On peut les apercevoir en prenant le vapeur qui remonte vers la mer Noire le long des forêts d’Anadolu Kavagi. Des forêts à Istanbul ? Oui, immenses, fraîches, vallonnées et, surtout, invisibles de Taksim ou de Topkapi. Au passage, on ne manquera pas de s’arrêter à la délicieuse petite gare maritime de Kanlica, pour déguster la spécialité des lieux, un yaourt onctueux saupoudré de sucre glace ou de miel. Un régal, après une friture de rougets ou de hamsi, ces succulents petits anchois pêchés dans la mer Noire.
« Nous, si nous allons sur la rive asiatique, c’est surtout pour trouver des points de vue incroyables sur la vieille ville depuis les collines », confie Mehmet Kisaparmak, un amoureux fou d’Istanbul. Apparemment, le khédive d’Egypte avait déjà eu la même idée, il y a un siècle, lorsqu’il a laissé construire un palais d’été blanc Art nouveau sur les hauteurs de Çubuklu, qui sert aujourd’hui de lieu de rendez-vous pour de discrets conciliabules politiques. Fontaine intérieure, colonnes de marbre, vitraux, merveilleux petit ascenseur avec sofa et salon lambrissé désormais aménagé en restaurant (sans alcool, les murs appartenant à la mairie, à tendance islamique, d’Istanbul) : une petite folie orientale, dominant les eaux argentées du Bosphore.

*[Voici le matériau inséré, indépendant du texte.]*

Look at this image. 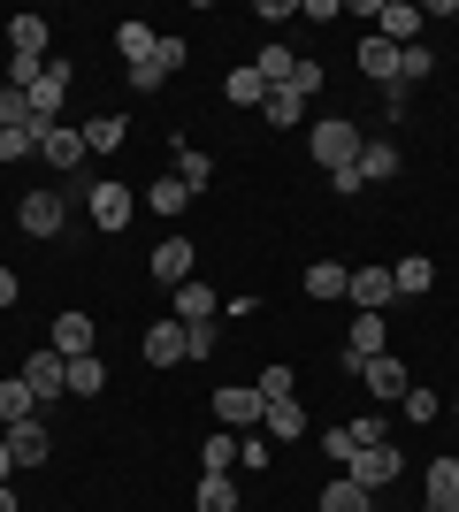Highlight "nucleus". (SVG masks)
<instances>
[{"label": "nucleus", "mask_w": 459, "mask_h": 512, "mask_svg": "<svg viewBox=\"0 0 459 512\" xmlns=\"http://www.w3.org/2000/svg\"><path fill=\"white\" fill-rule=\"evenodd\" d=\"M261 115H268V123H276V130H299V123H306V100H299V92H291V85H276V92H268V100H261Z\"/></svg>", "instance_id": "27"}, {"label": "nucleus", "mask_w": 459, "mask_h": 512, "mask_svg": "<svg viewBox=\"0 0 459 512\" xmlns=\"http://www.w3.org/2000/svg\"><path fill=\"white\" fill-rule=\"evenodd\" d=\"M39 153L54 161V169H77V161H85V123H54L39 138Z\"/></svg>", "instance_id": "16"}, {"label": "nucleus", "mask_w": 459, "mask_h": 512, "mask_svg": "<svg viewBox=\"0 0 459 512\" xmlns=\"http://www.w3.org/2000/svg\"><path fill=\"white\" fill-rule=\"evenodd\" d=\"M391 352V321L383 314H352V344H345V367H368Z\"/></svg>", "instance_id": "7"}, {"label": "nucleus", "mask_w": 459, "mask_h": 512, "mask_svg": "<svg viewBox=\"0 0 459 512\" xmlns=\"http://www.w3.org/2000/svg\"><path fill=\"white\" fill-rule=\"evenodd\" d=\"M138 207H153V214H161V222H176V214L192 207V192H184L176 176H153V184H146V199H138Z\"/></svg>", "instance_id": "22"}, {"label": "nucleus", "mask_w": 459, "mask_h": 512, "mask_svg": "<svg viewBox=\"0 0 459 512\" xmlns=\"http://www.w3.org/2000/svg\"><path fill=\"white\" fill-rule=\"evenodd\" d=\"M398 54H406V46H391L383 31H368V39H360V69H368L375 85H391V92H398Z\"/></svg>", "instance_id": "14"}, {"label": "nucleus", "mask_w": 459, "mask_h": 512, "mask_svg": "<svg viewBox=\"0 0 459 512\" xmlns=\"http://www.w3.org/2000/svg\"><path fill=\"white\" fill-rule=\"evenodd\" d=\"M352 169H360V184H391V176H398V146H391V138H368Z\"/></svg>", "instance_id": "19"}, {"label": "nucleus", "mask_w": 459, "mask_h": 512, "mask_svg": "<svg viewBox=\"0 0 459 512\" xmlns=\"http://www.w3.org/2000/svg\"><path fill=\"white\" fill-rule=\"evenodd\" d=\"M398 406H406V421H437V398H429V390H406V398H398Z\"/></svg>", "instance_id": "43"}, {"label": "nucleus", "mask_w": 459, "mask_h": 512, "mask_svg": "<svg viewBox=\"0 0 459 512\" xmlns=\"http://www.w3.org/2000/svg\"><path fill=\"white\" fill-rule=\"evenodd\" d=\"M322 512H375V497L360 490V482H345V474H337V482L322 490Z\"/></svg>", "instance_id": "31"}, {"label": "nucleus", "mask_w": 459, "mask_h": 512, "mask_svg": "<svg viewBox=\"0 0 459 512\" xmlns=\"http://www.w3.org/2000/svg\"><path fill=\"white\" fill-rule=\"evenodd\" d=\"M222 100H230V107H261V100H268V77H261L253 62L230 69V77H222Z\"/></svg>", "instance_id": "21"}, {"label": "nucleus", "mask_w": 459, "mask_h": 512, "mask_svg": "<svg viewBox=\"0 0 459 512\" xmlns=\"http://www.w3.org/2000/svg\"><path fill=\"white\" fill-rule=\"evenodd\" d=\"M146 268H153V283H169V291H176V283H192V268H199V253H192V237H161V245H153V260H146Z\"/></svg>", "instance_id": "5"}, {"label": "nucleus", "mask_w": 459, "mask_h": 512, "mask_svg": "<svg viewBox=\"0 0 459 512\" xmlns=\"http://www.w3.org/2000/svg\"><path fill=\"white\" fill-rule=\"evenodd\" d=\"M192 505H199V512H238V490H230V474H199Z\"/></svg>", "instance_id": "29"}, {"label": "nucleus", "mask_w": 459, "mask_h": 512, "mask_svg": "<svg viewBox=\"0 0 459 512\" xmlns=\"http://www.w3.org/2000/svg\"><path fill=\"white\" fill-rule=\"evenodd\" d=\"M8 436V451H16V467H46V451H54V436H46V421L31 413V421H16V428H0Z\"/></svg>", "instance_id": "10"}, {"label": "nucleus", "mask_w": 459, "mask_h": 512, "mask_svg": "<svg viewBox=\"0 0 459 512\" xmlns=\"http://www.w3.org/2000/svg\"><path fill=\"white\" fill-rule=\"evenodd\" d=\"M39 77H46V62H31V54H8V85H16V92H31Z\"/></svg>", "instance_id": "38"}, {"label": "nucleus", "mask_w": 459, "mask_h": 512, "mask_svg": "<svg viewBox=\"0 0 459 512\" xmlns=\"http://www.w3.org/2000/svg\"><path fill=\"white\" fill-rule=\"evenodd\" d=\"M215 344H222L215 321H184V360H215Z\"/></svg>", "instance_id": "34"}, {"label": "nucleus", "mask_w": 459, "mask_h": 512, "mask_svg": "<svg viewBox=\"0 0 459 512\" xmlns=\"http://www.w3.org/2000/svg\"><path fill=\"white\" fill-rule=\"evenodd\" d=\"M85 207H92V222H100V230H123V222H131V214H138V192H123V184H115V176H108V184H92V192H85Z\"/></svg>", "instance_id": "6"}, {"label": "nucleus", "mask_w": 459, "mask_h": 512, "mask_svg": "<svg viewBox=\"0 0 459 512\" xmlns=\"http://www.w3.org/2000/svg\"><path fill=\"white\" fill-rule=\"evenodd\" d=\"M23 153H39V138H31V123H8L0 130V161H23Z\"/></svg>", "instance_id": "37"}, {"label": "nucleus", "mask_w": 459, "mask_h": 512, "mask_svg": "<svg viewBox=\"0 0 459 512\" xmlns=\"http://www.w3.org/2000/svg\"><path fill=\"white\" fill-rule=\"evenodd\" d=\"M0 512H23V505H16V482H0Z\"/></svg>", "instance_id": "48"}, {"label": "nucleus", "mask_w": 459, "mask_h": 512, "mask_svg": "<svg viewBox=\"0 0 459 512\" xmlns=\"http://www.w3.org/2000/svg\"><path fill=\"white\" fill-rule=\"evenodd\" d=\"M398 474H406V459H398L391 444H360V451L345 459V482H360L368 497H375V490H391Z\"/></svg>", "instance_id": "2"}, {"label": "nucleus", "mask_w": 459, "mask_h": 512, "mask_svg": "<svg viewBox=\"0 0 459 512\" xmlns=\"http://www.w3.org/2000/svg\"><path fill=\"white\" fill-rule=\"evenodd\" d=\"M345 291H352V268H345V260H314V268H306V299H314V306L345 299Z\"/></svg>", "instance_id": "15"}, {"label": "nucleus", "mask_w": 459, "mask_h": 512, "mask_svg": "<svg viewBox=\"0 0 459 512\" xmlns=\"http://www.w3.org/2000/svg\"><path fill=\"white\" fill-rule=\"evenodd\" d=\"M138 352H146V367H184V321H153Z\"/></svg>", "instance_id": "13"}, {"label": "nucleus", "mask_w": 459, "mask_h": 512, "mask_svg": "<svg viewBox=\"0 0 459 512\" xmlns=\"http://www.w3.org/2000/svg\"><path fill=\"white\" fill-rule=\"evenodd\" d=\"M230 459H238V436H230V428L199 444V474H230Z\"/></svg>", "instance_id": "33"}, {"label": "nucleus", "mask_w": 459, "mask_h": 512, "mask_svg": "<svg viewBox=\"0 0 459 512\" xmlns=\"http://www.w3.org/2000/svg\"><path fill=\"white\" fill-rule=\"evenodd\" d=\"M92 344H100V329H92V314H62V321H54V352H62V360H85Z\"/></svg>", "instance_id": "17"}, {"label": "nucleus", "mask_w": 459, "mask_h": 512, "mask_svg": "<svg viewBox=\"0 0 459 512\" xmlns=\"http://www.w3.org/2000/svg\"><path fill=\"white\" fill-rule=\"evenodd\" d=\"M360 314H383V306L398 299V283H391V268H352V291H345Z\"/></svg>", "instance_id": "9"}, {"label": "nucleus", "mask_w": 459, "mask_h": 512, "mask_svg": "<svg viewBox=\"0 0 459 512\" xmlns=\"http://www.w3.org/2000/svg\"><path fill=\"white\" fill-rule=\"evenodd\" d=\"M31 413H39V398H31V390H23V375H8V383H0V428H16V421H31Z\"/></svg>", "instance_id": "28"}, {"label": "nucleus", "mask_w": 459, "mask_h": 512, "mask_svg": "<svg viewBox=\"0 0 459 512\" xmlns=\"http://www.w3.org/2000/svg\"><path fill=\"white\" fill-rule=\"evenodd\" d=\"M8 123H31V100H23L16 85H0V130H8Z\"/></svg>", "instance_id": "40"}, {"label": "nucleus", "mask_w": 459, "mask_h": 512, "mask_svg": "<svg viewBox=\"0 0 459 512\" xmlns=\"http://www.w3.org/2000/svg\"><path fill=\"white\" fill-rule=\"evenodd\" d=\"M23 299V283H16V268H0V306H16Z\"/></svg>", "instance_id": "46"}, {"label": "nucleus", "mask_w": 459, "mask_h": 512, "mask_svg": "<svg viewBox=\"0 0 459 512\" xmlns=\"http://www.w3.org/2000/svg\"><path fill=\"white\" fill-rule=\"evenodd\" d=\"M360 146H368V138H360V130H352L345 115H322V123L306 130V153H314V161H322L329 176H337V169H352V161H360Z\"/></svg>", "instance_id": "1"}, {"label": "nucleus", "mask_w": 459, "mask_h": 512, "mask_svg": "<svg viewBox=\"0 0 459 512\" xmlns=\"http://www.w3.org/2000/svg\"><path fill=\"white\" fill-rule=\"evenodd\" d=\"M391 283H398V299H421V291H429V283H437V260H391Z\"/></svg>", "instance_id": "24"}, {"label": "nucleus", "mask_w": 459, "mask_h": 512, "mask_svg": "<svg viewBox=\"0 0 459 512\" xmlns=\"http://www.w3.org/2000/svg\"><path fill=\"white\" fill-rule=\"evenodd\" d=\"M161 85H169V69L153 62V54H146V62H131V92H161Z\"/></svg>", "instance_id": "39"}, {"label": "nucleus", "mask_w": 459, "mask_h": 512, "mask_svg": "<svg viewBox=\"0 0 459 512\" xmlns=\"http://www.w3.org/2000/svg\"><path fill=\"white\" fill-rule=\"evenodd\" d=\"M322 451H329V459H337V467H345V459H352V451H360V444H352V428H329V436H322Z\"/></svg>", "instance_id": "44"}, {"label": "nucleus", "mask_w": 459, "mask_h": 512, "mask_svg": "<svg viewBox=\"0 0 459 512\" xmlns=\"http://www.w3.org/2000/svg\"><path fill=\"white\" fill-rule=\"evenodd\" d=\"M352 444H391V436H383V421H375V413H360V421H352Z\"/></svg>", "instance_id": "45"}, {"label": "nucleus", "mask_w": 459, "mask_h": 512, "mask_svg": "<svg viewBox=\"0 0 459 512\" xmlns=\"http://www.w3.org/2000/svg\"><path fill=\"white\" fill-rule=\"evenodd\" d=\"M253 390H261V398H291L299 383H291V367H261V383H253Z\"/></svg>", "instance_id": "42"}, {"label": "nucleus", "mask_w": 459, "mask_h": 512, "mask_svg": "<svg viewBox=\"0 0 459 512\" xmlns=\"http://www.w3.org/2000/svg\"><path fill=\"white\" fill-rule=\"evenodd\" d=\"M115 46H123V62H146L153 46H161V31L153 23H115Z\"/></svg>", "instance_id": "32"}, {"label": "nucleus", "mask_w": 459, "mask_h": 512, "mask_svg": "<svg viewBox=\"0 0 459 512\" xmlns=\"http://www.w3.org/2000/svg\"><path fill=\"white\" fill-rule=\"evenodd\" d=\"M429 69H437V54H429V46H406V54H398V85H421V77H429Z\"/></svg>", "instance_id": "36"}, {"label": "nucleus", "mask_w": 459, "mask_h": 512, "mask_svg": "<svg viewBox=\"0 0 459 512\" xmlns=\"http://www.w3.org/2000/svg\"><path fill=\"white\" fill-rule=\"evenodd\" d=\"M261 390H253V383H222L215 390V421L222 428H230V436H253V428H261Z\"/></svg>", "instance_id": "3"}, {"label": "nucleus", "mask_w": 459, "mask_h": 512, "mask_svg": "<svg viewBox=\"0 0 459 512\" xmlns=\"http://www.w3.org/2000/svg\"><path fill=\"white\" fill-rule=\"evenodd\" d=\"M452 413H459V390H452Z\"/></svg>", "instance_id": "49"}, {"label": "nucleus", "mask_w": 459, "mask_h": 512, "mask_svg": "<svg viewBox=\"0 0 459 512\" xmlns=\"http://www.w3.org/2000/svg\"><path fill=\"white\" fill-rule=\"evenodd\" d=\"M123 138H131V123H123V115H92V123H85V153H115Z\"/></svg>", "instance_id": "30"}, {"label": "nucleus", "mask_w": 459, "mask_h": 512, "mask_svg": "<svg viewBox=\"0 0 459 512\" xmlns=\"http://www.w3.org/2000/svg\"><path fill=\"white\" fill-rule=\"evenodd\" d=\"M8 54L46 62V16H8Z\"/></svg>", "instance_id": "23"}, {"label": "nucleus", "mask_w": 459, "mask_h": 512, "mask_svg": "<svg viewBox=\"0 0 459 512\" xmlns=\"http://www.w3.org/2000/svg\"><path fill=\"white\" fill-rule=\"evenodd\" d=\"M421 497H429V512H459V459H429Z\"/></svg>", "instance_id": "12"}, {"label": "nucleus", "mask_w": 459, "mask_h": 512, "mask_svg": "<svg viewBox=\"0 0 459 512\" xmlns=\"http://www.w3.org/2000/svg\"><path fill=\"white\" fill-rule=\"evenodd\" d=\"M421 512H429V505H421Z\"/></svg>", "instance_id": "51"}, {"label": "nucleus", "mask_w": 459, "mask_h": 512, "mask_svg": "<svg viewBox=\"0 0 459 512\" xmlns=\"http://www.w3.org/2000/svg\"><path fill=\"white\" fill-rule=\"evenodd\" d=\"M352 383H360V390H375L383 406H398V398L414 390V383H406V367H398L391 352H383V360H368V367H352Z\"/></svg>", "instance_id": "8"}, {"label": "nucleus", "mask_w": 459, "mask_h": 512, "mask_svg": "<svg viewBox=\"0 0 459 512\" xmlns=\"http://www.w3.org/2000/svg\"><path fill=\"white\" fill-rule=\"evenodd\" d=\"M253 69L268 77V92H276V85H291V46H261V54H253Z\"/></svg>", "instance_id": "35"}, {"label": "nucleus", "mask_w": 459, "mask_h": 512, "mask_svg": "<svg viewBox=\"0 0 459 512\" xmlns=\"http://www.w3.org/2000/svg\"><path fill=\"white\" fill-rule=\"evenodd\" d=\"M291 92L314 100V92H322V62H291Z\"/></svg>", "instance_id": "41"}, {"label": "nucleus", "mask_w": 459, "mask_h": 512, "mask_svg": "<svg viewBox=\"0 0 459 512\" xmlns=\"http://www.w3.org/2000/svg\"><path fill=\"white\" fill-rule=\"evenodd\" d=\"M215 306H222V299H215L199 276H192V283H176V321H215Z\"/></svg>", "instance_id": "26"}, {"label": "nucleus", "mask_w": 459, "mask_h": 512, "mask_svg": "<svg viewBox=\"0 0 459 512\" xmlns=\"http://www.w3.org/2000/svg\"><path fill=\"white\" fill-rule=\"evenodd\" d=\"M169 176H176V184H184V192L199 199V192H207V184H215V161H207V153H199V146H176V169H169Z\"/></svg>", "instance_id": "20"}, {"label": "nucleus", "mask_w": 459, "mask_h": 512, "mask_svg": "<svg viewBox=\"0 0 459 512\" xmlns=\"http://www.w3.org/2000/svg\"><path fill=\"white\" fill-rule=\"evenodd\" d=\"M62 214H69V199H62V192H31V199L16 207V222H23L31 237H54V230H62Z\"/></svg>", "instance_id": "11"}, {"label": "nucleus", "mask_w": 459, "mask_h": 512, "mask_svg": "<svg viewBox=\"0 0 459 512\" xmlns=\"http://www.w3.org/2000/svg\"><path fill=\"white\" fill-rule=\"evenodd\" d=\"M16 375H23V390H31L39 406H54V398H62V390H69V360H62V352H54V344H46V352H31V360H23Z\"/></svg>", "instance_id": "4"}, {"label": "nucleus", "mask_w": 459, "mask_h": 512, "mask_svg": "<svg viewBox=\"0 0 459 512\" xmlns=\"http://www.w3.org/2000/svg\"><path fill=\"white\" fill-rule=\"evenodd\" d=\"M452 16H459V0H452Z\"/></svg>", "instance_id": "50"}, {"label": "nucleus", "mask_w": 459, "mask_h": 512, "mask_svg": "<svg viewBox=\"0 0 459 512\" xmlns=\"http://www.w3.org/2000/svg\"><path fill=\"white\" fill-rule=\"evenodd\" d=\"M100 390H108V360H100V352L69 360V398H100Z\"/></svg>", "instance_id": "25"}, {"label": "nucleus", "mask_w": 459, "mask_h": 512, "mask_svg": "<svg viewBox=\"0 0 459 512\" xmlns=\"http://www.w3.org/2000/svg\"><path fill=\"white\" fill-rule=\"evenodd\" d=\"M375 31L391 46H414V31H421V8L414 0H383V16H375Z\"/></svg>", "instance_id": "18"}, {"label": "nucleus", "mask_w": 459, "mask_h": 512, "mask_svg": "<svg viewBox=\"0 0 459 512\" xmlns=\"http://www.w3.org/2000/svg\"><path fill=\"white\" fill-rule=\"evenodd\" d=\"M8 474H16V451H8V436H0V482H8Z\"/></svg>", "instance_id": "47"}]
</instances>
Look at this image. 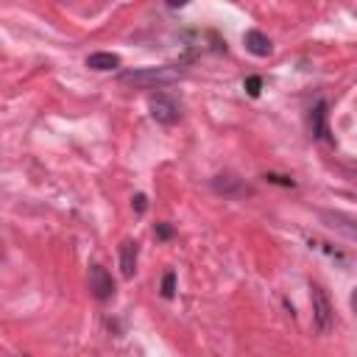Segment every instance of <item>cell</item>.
<instances>
[{
    "label": "cell",
    "mask_w": 357,
    "mask_h": 357,
    "mask_svg": "<svg viewBox=\"0 0 357 357\" xmlns=\"http://www.w3.org/2000/svg\"><path fill=\"white\" fill-rule=\"evenodd\" d=\"M184 67L181 64H162V67H139V70H126L120 73V81L123 84H134V86H142V89H162V86H170L176 81L184 78Z\"/></svg>",
    "instance_id": "cell-1"
},
{
    "label": "cell",
    "mask_w": 357,
    "mask_h": 357,
    "mask_svg": "<svg viewBox=\"0 0 357 357\" xmlns=\"http://www.w3.org/2000/svg\"><path fill=\"white\" fill-rule=\"evenodd\" d=\"M148 112H151V117H153L156 123H162V126H176V123L181 120V106H178V100L170 98V95H165V92H151V95H148Z\"/></svg>",
    "instance_id": "cell-2"
},
{
    "label": "cell",
    "mask_w": 357,
    "mask_h": 357,
    "mask_svg": "<svg viewBox=\"0 0 357 357\" xmlns=\"http://www.w3.org/2000/svg\"><path fill=\"white\" fill-rule=\"evenodd\" d=\"M310 298H312V321H315V329H318L321 335H326V332L332 329V324H335L332 301H329L326 290H324V287H318V284H312Z\"/></svg>",
    "instance_id": "cell-3"
},
{
    "label": "cell",
    "mask_w": 357,
    "mask_h": 357,
    "mask_svg": "<svg viewBox=\"0 0 357 357\" xmlns=\"http://www.w3.org/2000/svg\"><path fill=\"white\" fill-rule=\"evenodd\" d=\"M321 223L343 237H349L351 243H357V215H349V212H340V209H321L318 212Z\"/></svg>",
    "instance_id": "cell-4"
},
{
    "label": "cell",
    "mask_w": 357,
    "mask_h": 357,
    "mask_svg": "<svg viewBox=\"0 0 357 357\" xmlns=\"http://www.w3.org/2000/svg\"><path fill=\"white\" fill-rule=\"evenodd\" d=\"M89 290L98 301H109L114 296V279L103 265H92L89 268Z\"/></svg>",
    "instance_id": "cell-5"
},
{
    "label": "cell",
    "mask_w": 357,
    "mask_h": 357,
    "mask_svg": "<svg viewBox=\"0 0 357 357\" xmlns=\"http://www.w3.org/2000/svg\"><path fill=\"white\" fill-rule=\"evenodd\" d=\"M243 45H245V50L251 53V56H257V59H268L271 53H273V42L262 33V31H245L243 33Z\"/></svg>",
    "instance_id": "cell-6"
},
{
    "label": "cell",
    "mask_w": 357,
    "mask_h": 357,
    "mask_svg": "<svg viewBox=\"0 0 357 357\" xmlns=\"http://www.w3.org/2000/svg\"><path fill=\"white\" fill-rule=\"evenodd\" d=\"M326 117H329V106H326V100H318V103H315V109L310 112V128H312V137H315V139L332 142V137H329V126H326Z\"/></svg>",
    "instance_id": "cell-7"
},
{
    "label": "cell",
    "mask_w": 357,
    "mask_h": 357,
    "mask_svg": "<svg viewBox=\"0 0 357 357\" xmlns=\"http://www.w3.org/2000/svg\"><path fill=\"white\" fill-rule=\"evenodd\" d=\"M137 257H139L137 240H123L120 243V273H123V279H131L137 273Z\"/></svg>",
    "instance_id": "cell-8"
},
{
    "label": "cell",
    "mask_w": 357,
    "mask_h": 357,
    "mask_svg": "<svg viewBox=\"0 0 357 357\" xmlns=\"http://www.w3.org/2000/svg\"><path fill=\"white\" fill-rule=\"evenodd\" d=\"M212 190L220 192V195H229V198H240V195H248V192H251V190H248L240 178H234V176H215V178H212Z\"/></svg>",
    "instance_id": "cell-9"
},
{
    "label": "cell",
    "mask_w": 357,
    "mask_h": 357,
    "mask_svg": "<svg viewBox=\"0 0 357 357\" xmlns=\"http://www.w3.org/2000/svg\"><path fill=\"white\" fill-rule=\"evenodd\" d=\"M86 67L106 73V70H117L120 67V56L117 53H89L86 56Z\"/></svg>",
    "instance_id": "cell-10"
},
{
    "label": "cell",
    "mask_w": 357,
    "mask_h": 357,
    "mask_svg": "<svg viewBox=\"0 0 357 357\" xmlns=\"http://www.w3.org/2000/svg\"><path fill=\"white\" fill-rule=\"evenodd\" d=\"M173 293H176V273H173V271H167V273H165V279H162V296H165V298H170Z\"/></svg>",
    "instance_id": "cell-11"
},
{
    "label": "cell",
    "mask_w": 357,
    "mask_h": 357,
    "mask_svg": "<svg viewBox=\"0 0 357 357\" xmlns=\"http://www.w3.org/2000/svg\"><path fill=\"white\" fill-rule=\"evenodd\" d=\"M243 86H245V92H248L251 98H257V95H259V89H262V78H259V75H248Z\"/></svg>",
    "instance_id": "cell-12"
},
{
    "label": "cell",
    "mask_w": 357,
    "mask_h": 357,
    "mask_svg": "<svg viewBox=\"0 0 357 357\" xmlns=\"http://www.w3.org/2000/svg\"><path fill=\"white\" fill-rule=\"evenodd\" d=\"M265 178H268V181H273V184H282V187H296V181H293V178H287V176H276V173H268Z\"/></svg>",
    "instance_id": "cell-13"
},
{
    "label": "cell",
    "mask_w": 357,
    "mask_h": 357,
    "mask_svg": "<svg viewBox=\"0 0 357 357\" xmlns=\"http://www.w3.org/2000/svg\"><path fill=\"white\" fill-rule=\"evenodd\" d=\"M153 234H156L159 240H167V237L173 234V229H170L167 223H156V229H153Z\"/></svg>",
    "instance_id": "cell-14"
},
{
    "label": "cell",
    "mask_w": 357,
    "mask_h": 357,
    "mask_svg": "<svg viewBox=\"0 0 357 357\" xmlns=\"http://www.w3.org/2000/svg\"><path fill=\"white\" fill-rule=\"evenodd\" d=\"M145 206H148V198H145L142 192H137V195H134V209L142 215V212H145Z\"/></svg>",
    "instance_id": "cell-15"
},
{
    "label": "cell",
    "mask_w": 357,
    "mask_h": 357,
    "mask_svg": "<svg viewBox=\"0 0 357 357\" xmlns=\"http://www.w3.org/2000/svg\"><path fill=\"white\" fill-rule=\"evenodd\" d=\"M165 3H167V6H170V8H178V6H187V3H190V0H165Z\"/></svg>",
    "instance_id": "cell-16"
},
{
    "label": "cell",
    "mask_w": 357,
    "mask_h": 357,
    "mask_svg": "<svg viewBox=\"0 0 357 357\" xmlns=\"http://www.w3.org/2000/svg\"><path fill=\"white\" fill-rule=\"evenodd\" d=\"M349 301H351V310H354V312H357V287H354V290H351V298H349Z\"/></svg>",
    "instance_id": "cell-17"
}]
</instances>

Mais c’est de la colline toute proche de Çamlica que la vue reste la plus époustouflante : l’Istanbul historique, ses coupoles et ses palais, ses ponts et ses ports, Sainte-Sophie et la Corne d’Or, Galata et Beyoglu se laissent embrasser d’un seul regard. Enfin on comprend cette ville si secrète. Il est alors temps de sauter dans un bateau pour la vieille Europe.